The points appear to be directed at "quorum commit", which is a name
I've used. But most of the points apply more to Fujii's patch than my
own.

Per previous discussion, I'm trying to get at what reasonable behavior
is, rather than targeting one patch or the other.

I can only presume that Josh wants to prevent us from adopting a
design that allows sync against multiple standbys.

Quorum commit == "X servers need to ack for commit", where X > 1.
Usually done as "X out of Y servers must ack", but it's not a given that
the master needs to know how many servers there are, just how many ack'ed.

And I'm not against it; I'm just pointing out that it gives us some
issues which we don't have with a single standby, and thus quorum commit
ought to be treated as a separate feature in 9.1 development.

The master can not roll back or cancel the transaction. That's
completely infeasible, the WAL record has been written to local disk
already. The best it can do is halt and wait for enough standbys to
appear to fulfill the quorum. The client will hang waiting for the
COMMIT to finish, and the transaction will appear as in-progress to
other transactions.

Yes, that point has long been understood. Neither patch does this, and
in fact the issue is a completely general one.

So, in that case, if it's been 10 minutes, and we're still not getting
ack from standbys, what's the exit strategy for the hapless DBA?
Practically speaking? Without restarting the master?

Last I checked, our goal with synch standby was to increase availablity,
not decrease it. This is, however, not an issue with quorum commit, but
an issue with sync rep in general.

Could the person that wrote that actually explain what a "specific
window of synchronicity" is? I'm not sure whether to agree, or disagree.

A specific amount of time within which all nodes will be consistent
regarding that specific transaction.

You start a new one from the latest base backup and let it catch up?
Possibly modifying the config file in the master to let it know about
the new standby, if we go down that path. This part doesn't seem
particularly hard to me.

Agreed, not sure of the issue there.

See previous post. The critical phrase is *without restarting the
master*. AFAICT, no patch has addressed the need to change the master's
synch configuration without restarting it. It's possible that I'm not
following something, in which case I'd love to have it pointed out.

--
-- Josh Berkus
PostgreSQL Experts Inc.
http://www.pgexperts.com

#11Simon Riggs
simon@2ndQuadrant.com
In reply to: Josh Berkus (#10)
Re: Issues with Quorum Commit

On Tue, 2010-10-05 at 15:14 -0700, Josh Berkus wrote:

I can only presume that Josh wants to prevent us from adopting a
design that allows sync against multiple standbys.

Quorum commit == "X servers need to ack for commit", where X > 1.
Usually done as "X out of Y servers must ack", but it's not a given that
the master needs to know how many servers there are, just how many ack'ed.

And I'm not against it; I'm just pointing out that it gives us some
issues which we don't have with a single standby, and thus quorum commit
ought to be treated as a separate feature in 9.1 development.

OK, so I did understand you correctly.

Heikki had argued that a use case existed where Y out of Y (i.e. all)
nodes must acknowledge before we commit. That was the use case that
required us to have standby registration. It was optional in all other
cases.

We should note that Oracle only allows X=1, i.e. first acknowledgement
releases waiter. My patch provides X=1 only and takes advantage of the
simpler in-memory data structures as a result.

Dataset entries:
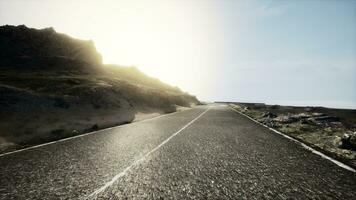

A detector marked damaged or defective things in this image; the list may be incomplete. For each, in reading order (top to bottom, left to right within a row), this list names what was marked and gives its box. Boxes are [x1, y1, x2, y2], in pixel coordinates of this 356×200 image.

cracked asphalt [0, 104, 356, 199]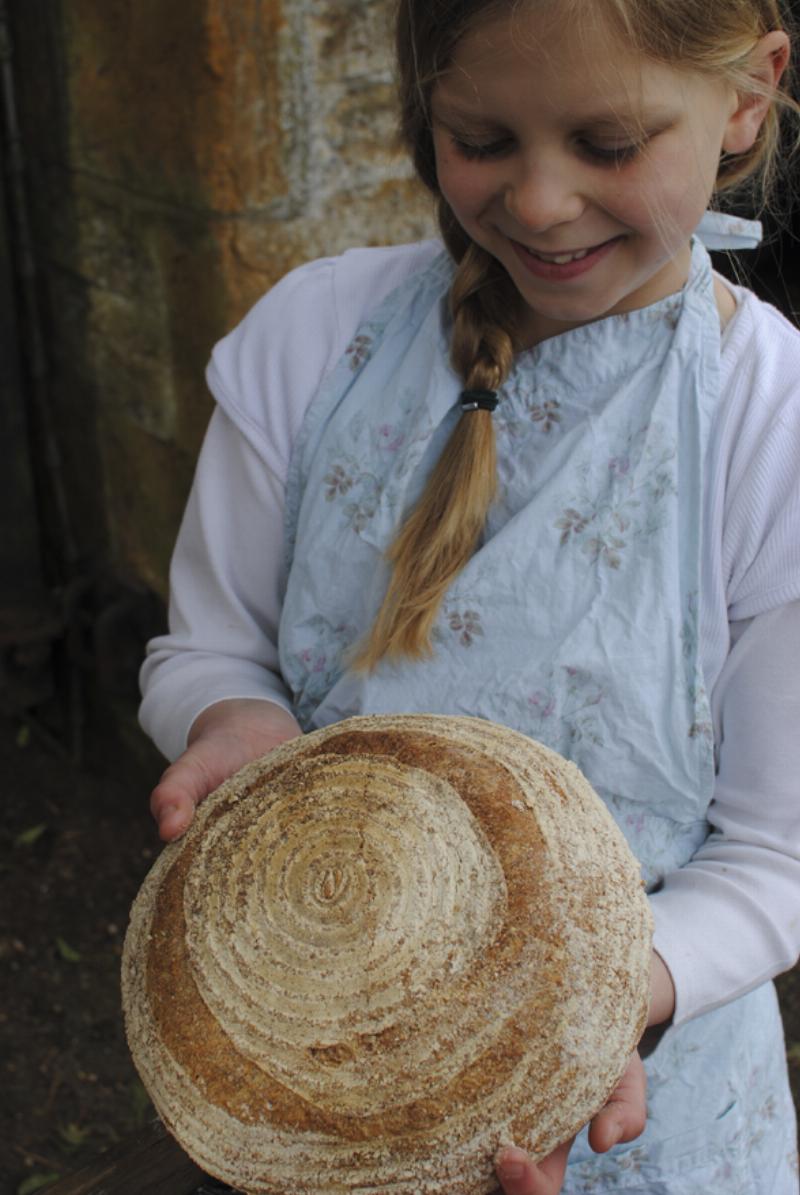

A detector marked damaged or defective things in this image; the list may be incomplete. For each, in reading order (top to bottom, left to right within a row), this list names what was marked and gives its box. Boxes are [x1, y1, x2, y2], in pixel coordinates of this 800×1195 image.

rust-stained wall [12, 0, 432, 597]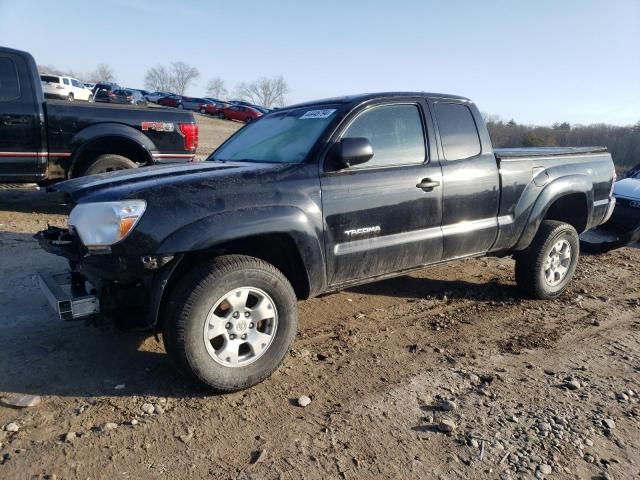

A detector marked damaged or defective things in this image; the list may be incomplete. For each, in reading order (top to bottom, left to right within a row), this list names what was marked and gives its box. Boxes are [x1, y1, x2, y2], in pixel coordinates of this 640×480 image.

exposed headlight [69, 201, 147, 249]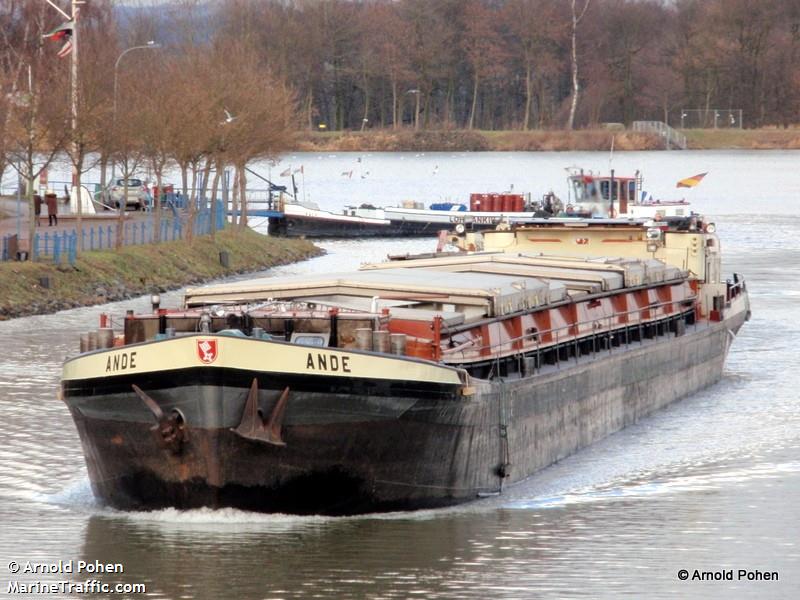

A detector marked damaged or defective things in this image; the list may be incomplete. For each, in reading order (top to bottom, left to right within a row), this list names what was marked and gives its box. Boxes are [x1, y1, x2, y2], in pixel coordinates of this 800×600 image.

rusted hull [61, 296, 752, 516]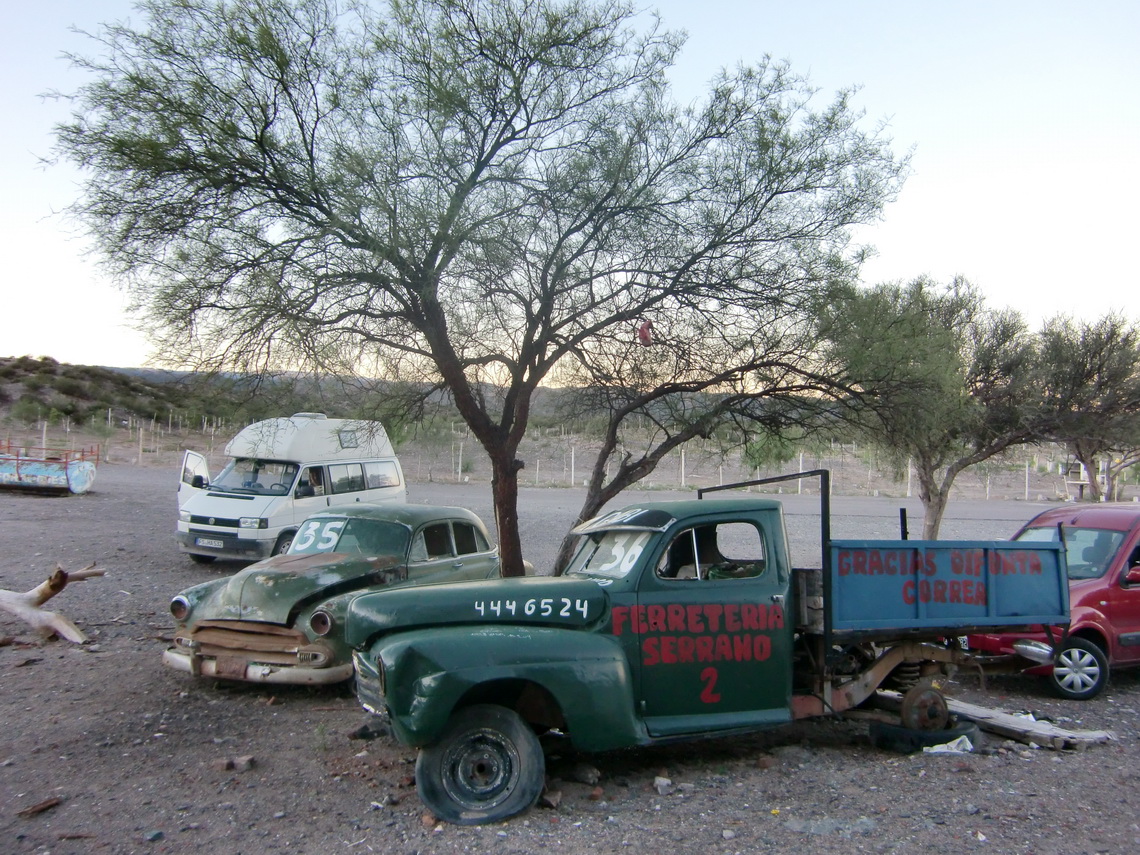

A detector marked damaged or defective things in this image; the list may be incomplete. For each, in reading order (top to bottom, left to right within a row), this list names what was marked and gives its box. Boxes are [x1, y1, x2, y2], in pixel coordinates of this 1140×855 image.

rusted metal surface [0, 442, 98, 494]
rusty green sedan [163, 506, 501, 688]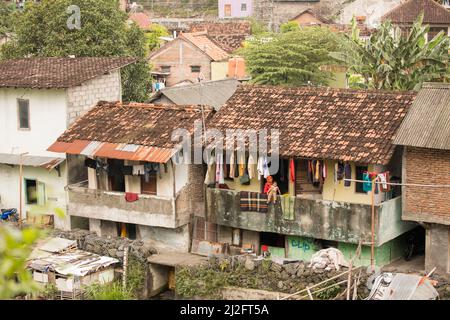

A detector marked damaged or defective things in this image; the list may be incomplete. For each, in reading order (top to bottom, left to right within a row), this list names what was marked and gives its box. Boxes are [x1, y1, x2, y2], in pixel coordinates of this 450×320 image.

rusty metal roof sheet [394, 82, 450, 150]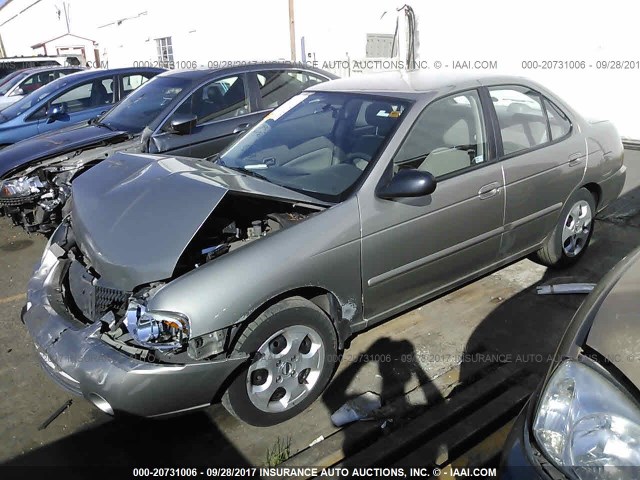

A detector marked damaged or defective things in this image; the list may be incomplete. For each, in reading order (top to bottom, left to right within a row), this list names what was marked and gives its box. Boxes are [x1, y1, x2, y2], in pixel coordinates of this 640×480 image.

cracked headlight assembly [0, 175, 43, 198]
broken hood [0, 124, 130, 179]
crushed front bumper [22, 249, 249, 418]
cracked headlight assembly [124, 302, 189, 350]
wrecked vehicle [0, 64, 338, 234]
broken hood [72, 152, 328, 290]
damaged gray sedan [23, 70, 624, 424]
wrecked vehicle [23, 71, 624, 424]
wrecked vehicle [502, 248, 640, 476]
cracked headlight assembly [528, 360, 640, 476]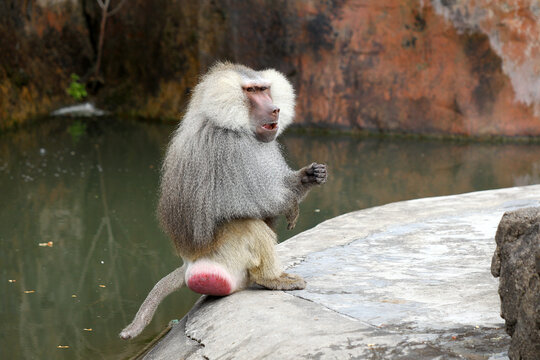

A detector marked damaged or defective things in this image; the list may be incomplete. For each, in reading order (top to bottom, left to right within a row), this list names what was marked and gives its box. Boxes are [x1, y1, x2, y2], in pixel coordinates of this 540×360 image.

cracked concrete surface [140, 184, 540, 358]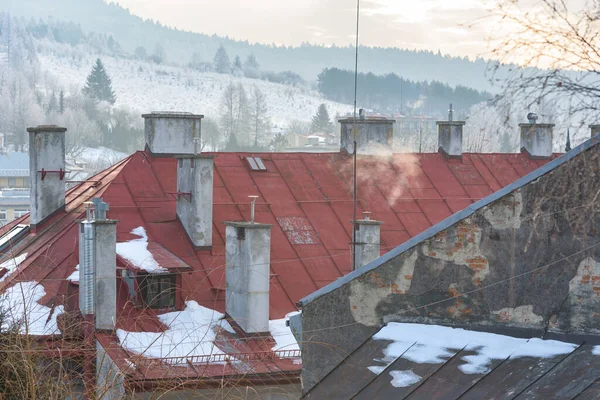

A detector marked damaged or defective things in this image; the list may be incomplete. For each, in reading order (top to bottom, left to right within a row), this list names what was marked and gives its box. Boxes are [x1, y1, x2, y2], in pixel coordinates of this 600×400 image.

# EXERCISE INSTRUCTIONS
(a) Repeat the quorum commit thread starting with "Practically speaking? Without" and going on through "rep in general.".
(b) Pick up the quorum commit thread after its last sentence and continue it.
The rows above were drawn from a separate source.

# ANSWERS FOR EACH ITEM
(a)
Practically speaking? Without restarting the master?

Last I checked, our goal with synch standby was to increase availablity,
not decrease it. This is, however, not an issue with quorum commit, but
an issue with sync rep in general.

(b)
The master can not roll back or cancel the transaction. That's
completely infeasible, the WAL record has been written to local disk
already. The best it can do is halt and wait for enough standbys to
appear to fulfill the quorum. The client will hang waiting for the
COMMIT to finish, and the transaction will appear as in-progress to
other transactions.

Yes, that point has long been understood. Neither patch does this, and
in fact the issue is a completely general one.

So, in that case, if it's been 10 minutes, and we're still not getting
ack from standbys, what's the exit strategy for the hapless DBA?
Practically speaking? Without restarting the master?

Last I checked, our goal with synch standby was to increase availablity,
not decrease it. This is, however, not an issue with quorum commit, but
an issue with sync rep in general.

Completely agree. When we had that discussion some months/weeks back, we
spoke about having a timeout. My patch has implemented a timeout,
followed by a COMMIT. That allows increased availability, as you say.

You would also be able to specifically release all/some transactions
from wait state with a simple function pg_cancel_sync_wait() (or similar
name).

Could the person that wrote that actually explain what a "specific
window of synchronicity" is? I'm not sure whether to agree, or disagree.

A specific amount of time within which all nodes will be consistent
regarding that specific transaction.

Certainly no patch offers that. I'm not sure such a possibility exists.
Asking for higher X does make that situation worse.

You start a new one from the latest base backup and let it catch up?
Possibly modifying the config file in the master to let it know about
the new standby, if we go down that path. This part doesn't seem
particularly hard to me.

Agreed, not sure of the issue there.

See previous post. The critical phrase is *without restarting the
master*. AFAICT, no patch has addressed the need to change the master's
synch configuration without restarting it. It's possible that I'm not
following something, in which case I'd love to have it pointed out.

My patch does not require a restart of the master to add/remove sync rep
nodes. They just come and go as needed.

I don't think Fujii's patch would have a great problem with that either,
but I can't speak for that with precision.

--
Simon Riggs www.2ndQuadrant.com
PostgreSQL Development, 24x7 Support, Training and Services

#12Josh Berkus
josh@agliodbs.com
In reply to: Simon Riggs (#11)
Re: Issues with Quorum Commit

Heikki had argued that a use case existed where Y out of Y (i.e. all)
nodes must acknowledge before we commit. That was the use case that
required us to have standby registration. It was optional in all other
cases.

Yeah, Y of Y is just a special case of X of Y. And, IMHO, rather
pointless if we can't guarantee consistency between the standbys, which
we can't.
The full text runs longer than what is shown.